Problem:
A stretch of the entries below is to be set down exactly, running from the line with "Lab Grown Emerald" through the line with "Ski style, miku", both included, and no other line.

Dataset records
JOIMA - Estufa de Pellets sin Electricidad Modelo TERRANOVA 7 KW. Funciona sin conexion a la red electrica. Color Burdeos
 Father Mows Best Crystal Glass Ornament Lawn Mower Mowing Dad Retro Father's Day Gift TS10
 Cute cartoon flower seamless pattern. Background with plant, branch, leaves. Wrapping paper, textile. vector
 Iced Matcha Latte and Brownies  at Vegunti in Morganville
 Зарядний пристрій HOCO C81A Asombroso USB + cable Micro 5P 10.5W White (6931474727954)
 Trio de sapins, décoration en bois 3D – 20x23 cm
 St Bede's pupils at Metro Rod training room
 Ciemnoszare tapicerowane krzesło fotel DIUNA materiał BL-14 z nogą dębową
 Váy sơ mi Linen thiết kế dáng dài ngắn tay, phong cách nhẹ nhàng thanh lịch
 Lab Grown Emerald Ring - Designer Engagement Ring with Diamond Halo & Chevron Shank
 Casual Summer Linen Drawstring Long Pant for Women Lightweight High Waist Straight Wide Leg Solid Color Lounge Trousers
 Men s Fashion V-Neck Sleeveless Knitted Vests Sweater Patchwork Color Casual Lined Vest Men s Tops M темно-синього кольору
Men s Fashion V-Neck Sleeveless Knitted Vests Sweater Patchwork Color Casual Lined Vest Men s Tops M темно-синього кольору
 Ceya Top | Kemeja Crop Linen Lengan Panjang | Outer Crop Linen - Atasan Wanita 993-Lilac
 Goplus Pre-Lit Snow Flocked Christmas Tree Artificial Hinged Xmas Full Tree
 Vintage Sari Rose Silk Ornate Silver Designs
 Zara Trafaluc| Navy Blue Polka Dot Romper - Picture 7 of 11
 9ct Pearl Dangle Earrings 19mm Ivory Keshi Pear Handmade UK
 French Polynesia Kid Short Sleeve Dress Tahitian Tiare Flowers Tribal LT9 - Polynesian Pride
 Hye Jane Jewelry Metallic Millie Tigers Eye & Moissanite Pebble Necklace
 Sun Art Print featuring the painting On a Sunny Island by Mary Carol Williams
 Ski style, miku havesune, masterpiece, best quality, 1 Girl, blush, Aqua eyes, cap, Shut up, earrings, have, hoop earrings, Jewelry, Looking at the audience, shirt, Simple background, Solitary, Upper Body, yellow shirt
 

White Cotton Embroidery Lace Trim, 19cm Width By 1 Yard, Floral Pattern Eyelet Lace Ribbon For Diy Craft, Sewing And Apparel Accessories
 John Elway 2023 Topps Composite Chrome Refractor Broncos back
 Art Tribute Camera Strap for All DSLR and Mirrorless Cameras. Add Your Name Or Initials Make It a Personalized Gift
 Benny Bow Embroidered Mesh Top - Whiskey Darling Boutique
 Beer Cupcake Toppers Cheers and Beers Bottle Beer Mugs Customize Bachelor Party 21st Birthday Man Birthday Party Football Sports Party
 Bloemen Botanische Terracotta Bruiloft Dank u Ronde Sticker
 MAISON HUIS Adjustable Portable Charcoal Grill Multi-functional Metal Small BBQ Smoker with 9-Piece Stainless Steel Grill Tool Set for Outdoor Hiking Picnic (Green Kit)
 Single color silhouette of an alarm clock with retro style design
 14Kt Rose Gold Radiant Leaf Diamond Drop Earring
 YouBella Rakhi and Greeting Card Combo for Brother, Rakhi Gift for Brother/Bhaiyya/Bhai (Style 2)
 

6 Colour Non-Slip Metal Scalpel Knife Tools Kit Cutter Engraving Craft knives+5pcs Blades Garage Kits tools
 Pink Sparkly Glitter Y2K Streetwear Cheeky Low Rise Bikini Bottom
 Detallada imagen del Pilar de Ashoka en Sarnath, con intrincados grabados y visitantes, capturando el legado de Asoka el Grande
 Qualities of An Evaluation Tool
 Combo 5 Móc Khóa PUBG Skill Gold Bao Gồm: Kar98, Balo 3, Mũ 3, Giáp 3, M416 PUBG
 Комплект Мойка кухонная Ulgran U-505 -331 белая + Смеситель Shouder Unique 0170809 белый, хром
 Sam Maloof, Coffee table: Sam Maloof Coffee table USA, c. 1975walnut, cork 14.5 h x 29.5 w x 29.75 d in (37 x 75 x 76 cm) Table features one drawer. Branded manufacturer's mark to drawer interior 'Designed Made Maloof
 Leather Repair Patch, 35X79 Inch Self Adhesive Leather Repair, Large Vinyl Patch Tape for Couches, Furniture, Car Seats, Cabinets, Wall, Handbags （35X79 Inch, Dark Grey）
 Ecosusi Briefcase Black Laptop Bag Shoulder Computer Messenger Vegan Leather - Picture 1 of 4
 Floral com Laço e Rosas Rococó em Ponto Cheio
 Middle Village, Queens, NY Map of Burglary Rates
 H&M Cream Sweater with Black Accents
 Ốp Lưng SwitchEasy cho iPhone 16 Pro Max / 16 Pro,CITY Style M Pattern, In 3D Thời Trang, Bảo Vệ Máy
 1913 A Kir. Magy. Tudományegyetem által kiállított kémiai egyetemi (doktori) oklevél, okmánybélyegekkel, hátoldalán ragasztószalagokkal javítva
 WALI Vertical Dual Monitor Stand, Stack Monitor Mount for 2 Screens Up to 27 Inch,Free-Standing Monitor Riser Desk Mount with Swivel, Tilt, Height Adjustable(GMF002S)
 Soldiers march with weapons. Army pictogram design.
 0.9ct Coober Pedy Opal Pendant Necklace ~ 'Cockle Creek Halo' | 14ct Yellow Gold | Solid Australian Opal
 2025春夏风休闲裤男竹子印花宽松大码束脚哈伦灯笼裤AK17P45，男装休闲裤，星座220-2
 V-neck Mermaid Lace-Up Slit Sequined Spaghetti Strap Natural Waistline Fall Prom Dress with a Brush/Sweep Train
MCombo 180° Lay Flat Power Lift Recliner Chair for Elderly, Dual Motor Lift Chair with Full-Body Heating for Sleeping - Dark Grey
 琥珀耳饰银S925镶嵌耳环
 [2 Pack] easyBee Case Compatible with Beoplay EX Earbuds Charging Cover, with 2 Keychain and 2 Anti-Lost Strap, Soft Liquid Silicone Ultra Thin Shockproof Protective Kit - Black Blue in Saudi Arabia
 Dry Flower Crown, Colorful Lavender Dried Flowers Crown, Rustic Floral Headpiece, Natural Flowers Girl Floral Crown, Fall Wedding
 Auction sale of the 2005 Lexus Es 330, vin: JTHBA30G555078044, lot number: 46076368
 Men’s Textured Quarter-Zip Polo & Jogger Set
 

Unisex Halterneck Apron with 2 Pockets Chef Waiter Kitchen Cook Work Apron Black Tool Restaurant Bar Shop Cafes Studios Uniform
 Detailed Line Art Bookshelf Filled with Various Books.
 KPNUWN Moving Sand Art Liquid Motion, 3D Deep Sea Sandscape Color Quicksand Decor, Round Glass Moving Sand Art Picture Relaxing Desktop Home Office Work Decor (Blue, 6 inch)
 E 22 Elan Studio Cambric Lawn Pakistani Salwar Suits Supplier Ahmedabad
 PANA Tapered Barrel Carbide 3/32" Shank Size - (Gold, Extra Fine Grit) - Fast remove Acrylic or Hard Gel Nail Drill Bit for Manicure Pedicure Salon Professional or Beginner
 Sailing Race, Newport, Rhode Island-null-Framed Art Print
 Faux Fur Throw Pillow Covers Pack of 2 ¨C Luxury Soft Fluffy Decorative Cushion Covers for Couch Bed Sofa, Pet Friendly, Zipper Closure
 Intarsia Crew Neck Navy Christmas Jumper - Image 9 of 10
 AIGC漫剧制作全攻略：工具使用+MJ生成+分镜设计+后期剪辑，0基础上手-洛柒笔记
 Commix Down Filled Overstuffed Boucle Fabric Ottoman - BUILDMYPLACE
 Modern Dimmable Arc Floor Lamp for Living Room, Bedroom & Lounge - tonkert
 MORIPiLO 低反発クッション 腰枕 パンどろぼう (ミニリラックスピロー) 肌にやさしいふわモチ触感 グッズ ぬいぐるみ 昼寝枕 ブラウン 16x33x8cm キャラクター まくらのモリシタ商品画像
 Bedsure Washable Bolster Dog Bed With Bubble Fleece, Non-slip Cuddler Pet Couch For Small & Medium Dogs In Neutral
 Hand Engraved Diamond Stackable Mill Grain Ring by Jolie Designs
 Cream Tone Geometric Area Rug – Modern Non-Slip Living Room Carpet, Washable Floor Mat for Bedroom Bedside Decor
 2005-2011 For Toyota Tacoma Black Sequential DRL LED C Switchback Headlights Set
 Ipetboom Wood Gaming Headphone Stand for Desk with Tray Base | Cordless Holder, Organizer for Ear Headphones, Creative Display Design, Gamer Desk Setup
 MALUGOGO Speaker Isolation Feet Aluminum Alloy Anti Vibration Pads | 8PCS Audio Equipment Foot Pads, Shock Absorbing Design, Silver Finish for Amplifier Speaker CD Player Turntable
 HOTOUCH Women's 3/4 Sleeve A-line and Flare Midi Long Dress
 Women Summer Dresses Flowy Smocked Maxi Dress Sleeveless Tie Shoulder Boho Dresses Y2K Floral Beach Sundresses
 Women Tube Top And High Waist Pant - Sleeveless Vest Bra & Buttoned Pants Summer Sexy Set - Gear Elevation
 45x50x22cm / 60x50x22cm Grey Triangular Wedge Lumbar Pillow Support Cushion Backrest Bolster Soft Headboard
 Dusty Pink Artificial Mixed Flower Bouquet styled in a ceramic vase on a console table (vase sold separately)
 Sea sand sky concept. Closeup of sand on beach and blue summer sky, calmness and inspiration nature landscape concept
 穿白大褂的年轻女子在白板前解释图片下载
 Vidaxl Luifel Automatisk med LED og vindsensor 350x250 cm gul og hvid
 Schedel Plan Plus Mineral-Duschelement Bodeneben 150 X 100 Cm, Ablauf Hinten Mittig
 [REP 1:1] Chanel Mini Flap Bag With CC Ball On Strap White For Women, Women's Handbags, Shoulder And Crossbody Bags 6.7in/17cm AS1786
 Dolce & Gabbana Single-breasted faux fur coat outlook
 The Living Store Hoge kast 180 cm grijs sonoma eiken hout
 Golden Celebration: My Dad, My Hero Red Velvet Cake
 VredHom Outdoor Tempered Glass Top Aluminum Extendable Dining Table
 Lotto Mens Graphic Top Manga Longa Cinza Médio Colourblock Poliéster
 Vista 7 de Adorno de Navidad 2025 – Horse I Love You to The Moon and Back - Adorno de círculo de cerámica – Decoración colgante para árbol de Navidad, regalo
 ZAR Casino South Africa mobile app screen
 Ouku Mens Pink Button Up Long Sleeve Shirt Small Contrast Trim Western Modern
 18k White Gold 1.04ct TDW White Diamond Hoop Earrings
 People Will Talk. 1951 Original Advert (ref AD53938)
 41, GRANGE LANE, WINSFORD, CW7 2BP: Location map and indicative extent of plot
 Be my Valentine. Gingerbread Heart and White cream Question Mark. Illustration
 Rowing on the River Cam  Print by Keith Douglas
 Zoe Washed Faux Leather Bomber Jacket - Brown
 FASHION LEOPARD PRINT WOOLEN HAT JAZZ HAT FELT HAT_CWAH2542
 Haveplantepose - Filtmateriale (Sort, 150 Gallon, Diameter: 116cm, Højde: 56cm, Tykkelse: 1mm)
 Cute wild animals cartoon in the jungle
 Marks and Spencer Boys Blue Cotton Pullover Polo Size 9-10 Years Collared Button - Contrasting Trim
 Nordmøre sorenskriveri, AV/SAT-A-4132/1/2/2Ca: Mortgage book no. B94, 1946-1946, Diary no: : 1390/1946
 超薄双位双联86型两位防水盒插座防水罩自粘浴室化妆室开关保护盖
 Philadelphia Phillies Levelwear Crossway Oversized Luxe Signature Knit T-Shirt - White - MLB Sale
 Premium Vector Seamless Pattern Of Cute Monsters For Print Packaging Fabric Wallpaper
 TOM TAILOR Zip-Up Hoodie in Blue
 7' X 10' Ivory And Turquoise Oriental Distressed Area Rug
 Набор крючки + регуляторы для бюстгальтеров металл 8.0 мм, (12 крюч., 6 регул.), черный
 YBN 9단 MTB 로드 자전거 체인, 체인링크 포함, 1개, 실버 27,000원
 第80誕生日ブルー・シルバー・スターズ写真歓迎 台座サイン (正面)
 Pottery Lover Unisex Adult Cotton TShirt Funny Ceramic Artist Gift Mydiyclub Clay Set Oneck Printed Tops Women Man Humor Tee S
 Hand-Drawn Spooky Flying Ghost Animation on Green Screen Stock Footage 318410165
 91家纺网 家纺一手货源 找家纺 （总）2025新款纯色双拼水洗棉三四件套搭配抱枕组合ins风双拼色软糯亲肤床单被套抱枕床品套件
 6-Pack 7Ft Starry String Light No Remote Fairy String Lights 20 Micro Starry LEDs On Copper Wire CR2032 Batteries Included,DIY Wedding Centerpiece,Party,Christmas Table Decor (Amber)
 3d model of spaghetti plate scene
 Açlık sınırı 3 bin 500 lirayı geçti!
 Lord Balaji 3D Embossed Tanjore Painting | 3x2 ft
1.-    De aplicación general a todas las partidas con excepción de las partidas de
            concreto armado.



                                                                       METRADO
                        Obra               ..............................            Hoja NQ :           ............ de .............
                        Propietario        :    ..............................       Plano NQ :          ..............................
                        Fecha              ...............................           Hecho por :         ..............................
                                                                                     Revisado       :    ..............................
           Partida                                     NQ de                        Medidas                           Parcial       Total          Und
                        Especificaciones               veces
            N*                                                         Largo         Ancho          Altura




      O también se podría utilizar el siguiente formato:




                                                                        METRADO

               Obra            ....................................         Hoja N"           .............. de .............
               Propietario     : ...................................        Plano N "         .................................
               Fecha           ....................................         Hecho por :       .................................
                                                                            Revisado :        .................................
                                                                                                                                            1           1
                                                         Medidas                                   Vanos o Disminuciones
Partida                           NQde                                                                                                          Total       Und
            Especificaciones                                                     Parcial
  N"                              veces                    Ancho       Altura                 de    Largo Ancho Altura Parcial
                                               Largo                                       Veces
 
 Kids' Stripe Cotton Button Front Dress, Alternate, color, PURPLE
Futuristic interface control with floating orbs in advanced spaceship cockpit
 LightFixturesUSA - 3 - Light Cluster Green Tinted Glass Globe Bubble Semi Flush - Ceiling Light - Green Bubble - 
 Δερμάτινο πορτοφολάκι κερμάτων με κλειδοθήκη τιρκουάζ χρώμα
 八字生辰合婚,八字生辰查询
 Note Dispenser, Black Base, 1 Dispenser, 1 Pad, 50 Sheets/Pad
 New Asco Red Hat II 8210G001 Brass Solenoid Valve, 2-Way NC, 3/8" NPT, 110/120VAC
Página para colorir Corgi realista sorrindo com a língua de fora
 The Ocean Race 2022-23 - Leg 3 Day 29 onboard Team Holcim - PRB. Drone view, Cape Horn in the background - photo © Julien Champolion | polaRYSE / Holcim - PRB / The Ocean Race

Result for this task:
 Lab Grown Emerald Ring - Designer Engagement Ring with Diamond Halo & Chevron Shank
 Casual Summer Linen Drawstring Long Pant for Women Lightweight High Waist Straight Wide Leg Solid Color Lounge Trousers
 Men s Fashion V-Neck Sleeveless Knitted Vests Sweater Patchwork Color Casual Lined Vest Men s Tops M темно-синього кольору
Men s Fashion V-Neck Sleeveless Knitted Vests Sweater Patchwork Color Casual Lined Vest Men s Tops M темно-синього кольору
 Ceya Top | Kemeja Crop Linen Lengan Panjang | Outer Crop Linen - Atasan Wanita 993-Lilac
 Goplus Pre-Lit Snow Flocked Christmas Tree Artificial Hinged Xmas Full Tree
 Vintage Sari Rose Silk Ornate Silver Designs
 Zara Trafaluc| Navy Blue Polka Dot Romper - Picture 7 of 11
 9ct Pearl Dangle Earrings 19mm Ivory Keshi Pear Handmade UK
 French Polynesia Kid Short Sleeve Dress Tahitian Tiare Flowers Tribal LT9 - Polynesian Pride
 Hye Jane Jewelry Metallic Millie Tigers Eye & Moissanite Pebble Necklace
 Sun Art Print featuring the painting On a Sunny Island by Mary Carol Williams
 Ski style, miku havesune, masterpiece, best quality, 1 Girl, blush, Aqua eyes, cap, Shut up, earrings, have, hoop earrings, Jewelry, Looking at the audience, shirt, Simple background, Solitary, Upper Body, yellow shirt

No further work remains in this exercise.